I suoi interessi scientifici riguardano nello specifico lo studio della complessità sociale, dallo sviluppo delle prime forme di differenziazione sociale alla formazione e lo sviluppo delle prime forme statali nel Mediterraneo e delle dinamiche economiche e culturali dell'occupazione umana di età preistorica e protostorica (VI-I millennio a.C.) della Sicilia centrale, oltre allo studio sui contatti intercorsi tra questa area interna e il resto della Sicilia e il più ampio bacino del Mediterraneo. È inoltre particolarmente attivo per quanto riguarda gli aspetti metodologici della disciplina, come lo scavo stratigrafico, l'uso delle tecnologie digitali, il rilievo fotogrammetrico 3D, l'applicazione dei sistemi GIS infra-site e intra-site. Ha acquisito anche una vasta esperienza nel campo della cd. ‘archeologia preventiva’, ai sensi dell’art. 25 del D. Lgs. 50/16. Si è inoltre specializzato nel campo dell'archeologia dei paesaggi e della geoarcheologia, oltre che allo studio dei diversi aspetti sociali e tecnologici degli antichi modi di produzione, anche attraverso l'applicazione dei metodi propri dell'archeometria e della bioarcheologia. Nel corso della sua lunga attività professionale, ha acquisito sviluppate capacità progettuali, gestionali e operative sia nel campo della museografia e della didattica museale, che in quello dell’editoria di settore (DTP), sia svolgendo attività di peer-review per diverse riviste nazionali ed estere, che partecipando alla redazione e composizione tipografica di diverse iniziative editoriali nel settore dell’archeologica e dei Beni Culturali.
Particolare attenzione è data all'analisi dell'impatto e delle conseguenze sociali ed economiche della moderna pratica dell'archeologia, in particolare sulle comunità locali, anche promuovendo a tutti i livelli gli aspetti professionali, deontologici ed etici della disciplina.
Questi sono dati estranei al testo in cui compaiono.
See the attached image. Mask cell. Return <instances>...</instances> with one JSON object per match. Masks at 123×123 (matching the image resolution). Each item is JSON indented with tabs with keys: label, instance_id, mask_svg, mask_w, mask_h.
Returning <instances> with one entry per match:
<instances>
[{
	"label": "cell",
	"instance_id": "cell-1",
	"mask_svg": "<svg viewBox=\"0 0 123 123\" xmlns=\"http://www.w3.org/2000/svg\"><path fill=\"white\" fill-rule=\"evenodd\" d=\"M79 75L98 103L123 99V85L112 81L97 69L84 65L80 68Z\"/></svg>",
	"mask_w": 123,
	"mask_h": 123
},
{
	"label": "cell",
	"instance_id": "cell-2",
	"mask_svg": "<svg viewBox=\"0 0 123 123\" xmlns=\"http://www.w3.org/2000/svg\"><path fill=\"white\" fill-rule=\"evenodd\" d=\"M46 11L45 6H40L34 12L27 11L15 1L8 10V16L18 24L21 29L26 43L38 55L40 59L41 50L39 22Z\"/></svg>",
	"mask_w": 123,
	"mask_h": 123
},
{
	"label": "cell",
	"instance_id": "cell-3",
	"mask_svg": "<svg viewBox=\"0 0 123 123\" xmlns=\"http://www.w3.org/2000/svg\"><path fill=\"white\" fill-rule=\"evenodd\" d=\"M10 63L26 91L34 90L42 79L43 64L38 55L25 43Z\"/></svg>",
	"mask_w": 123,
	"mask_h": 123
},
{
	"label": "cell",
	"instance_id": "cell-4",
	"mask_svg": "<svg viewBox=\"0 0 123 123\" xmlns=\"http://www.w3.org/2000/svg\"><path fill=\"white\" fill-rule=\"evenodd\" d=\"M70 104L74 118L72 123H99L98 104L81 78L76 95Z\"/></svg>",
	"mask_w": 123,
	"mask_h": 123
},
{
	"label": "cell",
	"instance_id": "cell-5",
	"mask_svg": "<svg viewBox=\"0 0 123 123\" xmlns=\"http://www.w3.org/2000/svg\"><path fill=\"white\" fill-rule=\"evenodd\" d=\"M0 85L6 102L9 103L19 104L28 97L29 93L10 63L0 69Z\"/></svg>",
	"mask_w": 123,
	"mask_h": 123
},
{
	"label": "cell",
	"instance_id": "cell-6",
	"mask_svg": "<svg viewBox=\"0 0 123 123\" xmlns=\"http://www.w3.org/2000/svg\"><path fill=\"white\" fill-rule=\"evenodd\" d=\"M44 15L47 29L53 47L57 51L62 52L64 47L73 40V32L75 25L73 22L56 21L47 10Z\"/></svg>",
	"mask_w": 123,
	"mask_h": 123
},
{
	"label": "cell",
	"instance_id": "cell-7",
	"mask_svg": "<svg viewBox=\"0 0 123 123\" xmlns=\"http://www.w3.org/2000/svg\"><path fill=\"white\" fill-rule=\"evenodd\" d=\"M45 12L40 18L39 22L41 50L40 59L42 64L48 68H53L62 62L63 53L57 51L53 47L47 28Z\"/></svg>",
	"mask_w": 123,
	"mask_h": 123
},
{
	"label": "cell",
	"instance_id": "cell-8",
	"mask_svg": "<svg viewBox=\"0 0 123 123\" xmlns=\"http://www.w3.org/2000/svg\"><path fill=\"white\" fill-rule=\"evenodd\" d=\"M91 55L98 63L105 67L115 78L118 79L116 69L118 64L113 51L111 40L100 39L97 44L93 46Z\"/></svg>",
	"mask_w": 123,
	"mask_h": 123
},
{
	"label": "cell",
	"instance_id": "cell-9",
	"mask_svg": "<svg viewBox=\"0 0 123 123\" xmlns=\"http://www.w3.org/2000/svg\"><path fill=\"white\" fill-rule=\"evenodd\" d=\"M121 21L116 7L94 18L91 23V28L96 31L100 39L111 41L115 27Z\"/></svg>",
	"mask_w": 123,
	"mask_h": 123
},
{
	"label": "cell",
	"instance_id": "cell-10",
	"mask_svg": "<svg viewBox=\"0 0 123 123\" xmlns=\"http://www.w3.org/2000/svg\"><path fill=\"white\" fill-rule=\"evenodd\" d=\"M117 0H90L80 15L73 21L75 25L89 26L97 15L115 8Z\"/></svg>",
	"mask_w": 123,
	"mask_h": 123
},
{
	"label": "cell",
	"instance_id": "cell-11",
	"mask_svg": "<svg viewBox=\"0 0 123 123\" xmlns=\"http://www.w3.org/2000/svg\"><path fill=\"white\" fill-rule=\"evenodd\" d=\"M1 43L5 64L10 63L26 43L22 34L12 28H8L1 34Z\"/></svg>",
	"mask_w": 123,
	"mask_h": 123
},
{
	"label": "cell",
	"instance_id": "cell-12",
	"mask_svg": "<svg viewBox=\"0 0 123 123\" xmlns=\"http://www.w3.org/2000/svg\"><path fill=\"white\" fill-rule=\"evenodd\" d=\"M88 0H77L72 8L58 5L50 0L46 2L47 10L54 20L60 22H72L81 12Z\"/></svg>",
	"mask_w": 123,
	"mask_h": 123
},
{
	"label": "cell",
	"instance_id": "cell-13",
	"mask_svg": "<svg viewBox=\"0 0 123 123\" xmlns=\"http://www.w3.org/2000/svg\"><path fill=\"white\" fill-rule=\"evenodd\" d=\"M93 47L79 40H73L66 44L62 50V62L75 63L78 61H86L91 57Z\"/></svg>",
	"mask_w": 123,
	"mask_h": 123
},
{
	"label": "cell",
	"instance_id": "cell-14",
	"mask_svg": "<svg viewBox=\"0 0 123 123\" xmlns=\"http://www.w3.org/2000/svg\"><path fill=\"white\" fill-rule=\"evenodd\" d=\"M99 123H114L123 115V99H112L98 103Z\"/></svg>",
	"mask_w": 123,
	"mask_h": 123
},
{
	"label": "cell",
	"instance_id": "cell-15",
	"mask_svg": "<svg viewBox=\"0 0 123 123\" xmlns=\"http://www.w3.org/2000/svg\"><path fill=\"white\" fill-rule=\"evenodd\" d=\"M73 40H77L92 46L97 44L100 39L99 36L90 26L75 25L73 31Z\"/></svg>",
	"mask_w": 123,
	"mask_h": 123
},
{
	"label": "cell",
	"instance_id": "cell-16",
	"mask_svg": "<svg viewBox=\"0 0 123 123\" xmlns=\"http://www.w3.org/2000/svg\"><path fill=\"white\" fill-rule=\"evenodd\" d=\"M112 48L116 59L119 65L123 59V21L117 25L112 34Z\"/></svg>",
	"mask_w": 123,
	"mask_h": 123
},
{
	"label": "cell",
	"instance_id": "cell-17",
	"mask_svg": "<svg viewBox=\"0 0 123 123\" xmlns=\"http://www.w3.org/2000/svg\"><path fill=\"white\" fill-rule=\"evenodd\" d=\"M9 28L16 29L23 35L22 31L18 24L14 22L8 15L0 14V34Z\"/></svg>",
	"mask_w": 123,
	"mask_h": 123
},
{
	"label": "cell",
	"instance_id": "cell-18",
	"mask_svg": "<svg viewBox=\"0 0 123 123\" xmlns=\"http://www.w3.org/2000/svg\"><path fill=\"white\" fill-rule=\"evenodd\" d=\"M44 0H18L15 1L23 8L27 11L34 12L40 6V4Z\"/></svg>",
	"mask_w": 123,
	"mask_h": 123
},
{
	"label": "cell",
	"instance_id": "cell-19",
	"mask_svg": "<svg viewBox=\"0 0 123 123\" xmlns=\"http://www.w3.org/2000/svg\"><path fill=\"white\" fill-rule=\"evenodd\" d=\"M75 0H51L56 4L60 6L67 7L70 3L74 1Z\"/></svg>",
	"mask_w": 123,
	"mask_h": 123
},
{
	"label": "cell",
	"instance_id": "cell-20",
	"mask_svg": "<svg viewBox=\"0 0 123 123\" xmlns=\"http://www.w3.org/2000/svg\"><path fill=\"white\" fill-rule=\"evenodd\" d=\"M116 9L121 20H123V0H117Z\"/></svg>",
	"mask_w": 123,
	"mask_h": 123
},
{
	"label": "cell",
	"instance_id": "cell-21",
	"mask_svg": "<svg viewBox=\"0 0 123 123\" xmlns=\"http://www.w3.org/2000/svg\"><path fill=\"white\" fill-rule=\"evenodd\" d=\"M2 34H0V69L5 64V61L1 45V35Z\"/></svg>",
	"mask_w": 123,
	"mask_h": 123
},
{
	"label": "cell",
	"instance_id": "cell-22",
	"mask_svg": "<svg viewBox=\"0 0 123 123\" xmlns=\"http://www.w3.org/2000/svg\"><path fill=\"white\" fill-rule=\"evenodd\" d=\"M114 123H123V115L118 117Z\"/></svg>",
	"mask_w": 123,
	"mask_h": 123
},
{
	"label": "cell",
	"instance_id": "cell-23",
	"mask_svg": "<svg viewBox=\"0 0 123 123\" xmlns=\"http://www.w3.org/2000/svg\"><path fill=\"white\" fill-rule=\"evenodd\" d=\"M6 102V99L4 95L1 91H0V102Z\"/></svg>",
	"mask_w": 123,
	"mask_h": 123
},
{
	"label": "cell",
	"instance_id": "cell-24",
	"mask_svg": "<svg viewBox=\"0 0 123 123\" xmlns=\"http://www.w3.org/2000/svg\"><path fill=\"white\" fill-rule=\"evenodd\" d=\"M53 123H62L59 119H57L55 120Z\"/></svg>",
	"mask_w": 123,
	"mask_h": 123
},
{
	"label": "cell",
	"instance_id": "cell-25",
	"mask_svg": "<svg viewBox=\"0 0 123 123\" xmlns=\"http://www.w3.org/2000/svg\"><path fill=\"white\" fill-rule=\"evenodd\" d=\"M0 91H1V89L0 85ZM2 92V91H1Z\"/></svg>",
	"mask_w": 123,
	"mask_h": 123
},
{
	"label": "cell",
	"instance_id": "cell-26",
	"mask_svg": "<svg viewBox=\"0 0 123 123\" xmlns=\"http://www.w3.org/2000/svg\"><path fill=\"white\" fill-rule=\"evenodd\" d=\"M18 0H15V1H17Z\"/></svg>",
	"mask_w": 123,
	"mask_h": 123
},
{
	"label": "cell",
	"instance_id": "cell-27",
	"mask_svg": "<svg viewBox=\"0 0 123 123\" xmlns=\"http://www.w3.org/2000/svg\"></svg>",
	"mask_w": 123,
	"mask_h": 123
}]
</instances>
Nel 2019 è stato eletto quale componente del Direttivo Nazionale della Confederazione Italiana Archeologi (CIA). Dal giugno 2020 è presidente di CIA Sicilia. Ha collaborato attivamente con diversi enti, sia locali che regionali, progettando e dirigendo progetti di ricerca, tutela e valorizzazione dei Beni archeologici della Sicilia finanziati dalla Comunità Europea, sviluppando anche diverse iniziative nel campo dell’archeologia pubblica. Ha così sviluppato notevoli capacità gestionali e amministrative nella organizzazione dei vari aspetti logistici ed economici della ricerca; ha promosso e diretto la realizzazione di corsi e campi scuola, dando vita e coordinando gruppi di ricerca multidisciplinari internazionali.